Well, as far as I can understand it, this is the position…
The Federal Trade Commission (FTC) has been trying to clamp down on telemarketing (cold-calling to you and me). It set up a do-not-call registry on which you can lodge your number if you do not wish to be pestered by marketers’ phone calls. The telemarketers’ industry association then went to court, arguing that their First Amendment rights were being violated by this high-handed government interference. On September 29 a judge (named Nottingham) agreed and granted the pests an order that barred the FTC from fining them for dialling registered numbers. The Commission announced that it would appeal all the way to the Supremes and yesterday a federal appeals court let the FTC enforce its do-not-call program against telemarketers, pending the outcome of its appeal against the Nottingham ruling. The Appeals Court judges seem to think that the FTC will win the Constitutional case. And why not? It seems daft to maintain that a double-glazing salesman has Free Speech rights to intrude on my privacy.

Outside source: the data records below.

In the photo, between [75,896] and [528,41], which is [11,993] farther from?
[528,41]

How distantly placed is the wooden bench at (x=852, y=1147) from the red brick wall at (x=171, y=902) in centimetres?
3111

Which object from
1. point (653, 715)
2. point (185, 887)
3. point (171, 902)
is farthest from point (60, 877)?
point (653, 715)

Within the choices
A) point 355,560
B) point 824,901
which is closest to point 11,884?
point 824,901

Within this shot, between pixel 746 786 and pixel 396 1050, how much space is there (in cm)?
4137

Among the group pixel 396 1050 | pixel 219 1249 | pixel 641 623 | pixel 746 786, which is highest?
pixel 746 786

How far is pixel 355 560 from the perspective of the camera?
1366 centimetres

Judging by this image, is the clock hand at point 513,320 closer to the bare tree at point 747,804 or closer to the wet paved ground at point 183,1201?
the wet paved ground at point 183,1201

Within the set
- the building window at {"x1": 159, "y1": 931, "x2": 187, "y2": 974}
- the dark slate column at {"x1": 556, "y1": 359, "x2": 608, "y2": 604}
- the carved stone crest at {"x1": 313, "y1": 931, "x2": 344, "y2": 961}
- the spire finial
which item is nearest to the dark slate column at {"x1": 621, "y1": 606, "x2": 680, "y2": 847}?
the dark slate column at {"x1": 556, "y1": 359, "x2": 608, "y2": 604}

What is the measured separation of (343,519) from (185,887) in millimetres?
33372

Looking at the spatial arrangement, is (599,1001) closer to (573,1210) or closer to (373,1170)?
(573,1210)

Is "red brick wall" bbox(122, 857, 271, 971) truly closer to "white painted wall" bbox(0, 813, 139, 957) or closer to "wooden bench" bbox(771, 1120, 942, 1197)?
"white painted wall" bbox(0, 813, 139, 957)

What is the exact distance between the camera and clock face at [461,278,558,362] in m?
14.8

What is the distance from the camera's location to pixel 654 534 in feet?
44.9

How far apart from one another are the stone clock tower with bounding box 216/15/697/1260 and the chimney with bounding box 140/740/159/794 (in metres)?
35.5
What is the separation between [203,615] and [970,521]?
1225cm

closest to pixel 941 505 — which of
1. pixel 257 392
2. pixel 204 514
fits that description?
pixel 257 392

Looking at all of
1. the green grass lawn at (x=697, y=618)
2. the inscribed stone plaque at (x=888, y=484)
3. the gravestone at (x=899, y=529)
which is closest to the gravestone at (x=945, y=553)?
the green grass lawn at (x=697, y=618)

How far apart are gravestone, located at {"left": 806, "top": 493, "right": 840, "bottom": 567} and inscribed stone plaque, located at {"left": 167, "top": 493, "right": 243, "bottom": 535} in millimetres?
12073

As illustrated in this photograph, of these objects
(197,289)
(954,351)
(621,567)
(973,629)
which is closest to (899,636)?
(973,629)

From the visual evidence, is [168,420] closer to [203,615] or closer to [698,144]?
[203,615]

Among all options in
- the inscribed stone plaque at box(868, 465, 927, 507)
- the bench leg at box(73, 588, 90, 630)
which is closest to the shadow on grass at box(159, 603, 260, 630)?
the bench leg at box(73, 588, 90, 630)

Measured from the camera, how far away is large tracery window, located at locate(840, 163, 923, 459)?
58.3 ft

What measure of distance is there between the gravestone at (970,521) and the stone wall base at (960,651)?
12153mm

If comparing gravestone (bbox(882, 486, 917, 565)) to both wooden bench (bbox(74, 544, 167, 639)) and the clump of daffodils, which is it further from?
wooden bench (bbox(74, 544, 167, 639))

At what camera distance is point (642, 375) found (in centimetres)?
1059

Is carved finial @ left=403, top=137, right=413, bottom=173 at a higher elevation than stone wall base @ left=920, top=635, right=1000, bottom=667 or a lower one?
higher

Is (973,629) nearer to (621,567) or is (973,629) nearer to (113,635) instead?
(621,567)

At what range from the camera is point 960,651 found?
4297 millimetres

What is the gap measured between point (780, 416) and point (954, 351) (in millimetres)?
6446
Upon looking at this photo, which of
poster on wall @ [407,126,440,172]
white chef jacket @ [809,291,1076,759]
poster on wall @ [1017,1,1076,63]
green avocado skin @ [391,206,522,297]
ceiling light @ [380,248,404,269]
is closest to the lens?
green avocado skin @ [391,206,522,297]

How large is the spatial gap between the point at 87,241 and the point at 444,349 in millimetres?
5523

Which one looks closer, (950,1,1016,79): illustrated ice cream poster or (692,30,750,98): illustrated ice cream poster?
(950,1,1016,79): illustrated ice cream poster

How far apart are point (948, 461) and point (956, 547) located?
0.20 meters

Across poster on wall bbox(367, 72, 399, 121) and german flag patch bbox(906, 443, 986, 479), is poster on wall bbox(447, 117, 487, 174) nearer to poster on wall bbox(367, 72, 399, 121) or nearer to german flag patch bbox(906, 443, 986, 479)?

This tele-marketing case, however, is really just a dry-run for the spam problem. Here the spammers seem to have convinced the Congress that they also have Constitutional Rights to fill one’s personal inbox with revolting ads for unmentionable products. This has led Congress to the perverse idea that enabling people to ‘opt out’ of spam is the way to solve the problem — analogously to the telemarketing policy. So anyone wishing to avoid spam will have to register his email address(es) with some federal body which will then be empowered to fine spammers for violations. As if… !
It’s a patently daft and unworkable approach. Compare it with the emerging (and broadly sensible) EU policy — which is that consumers would actively have to ‘opt in’ to receive unsolicited email. But because the Net is a global system, the EU policy cannot work so long as the US operates a diametrically opposed approach. We’re doomed.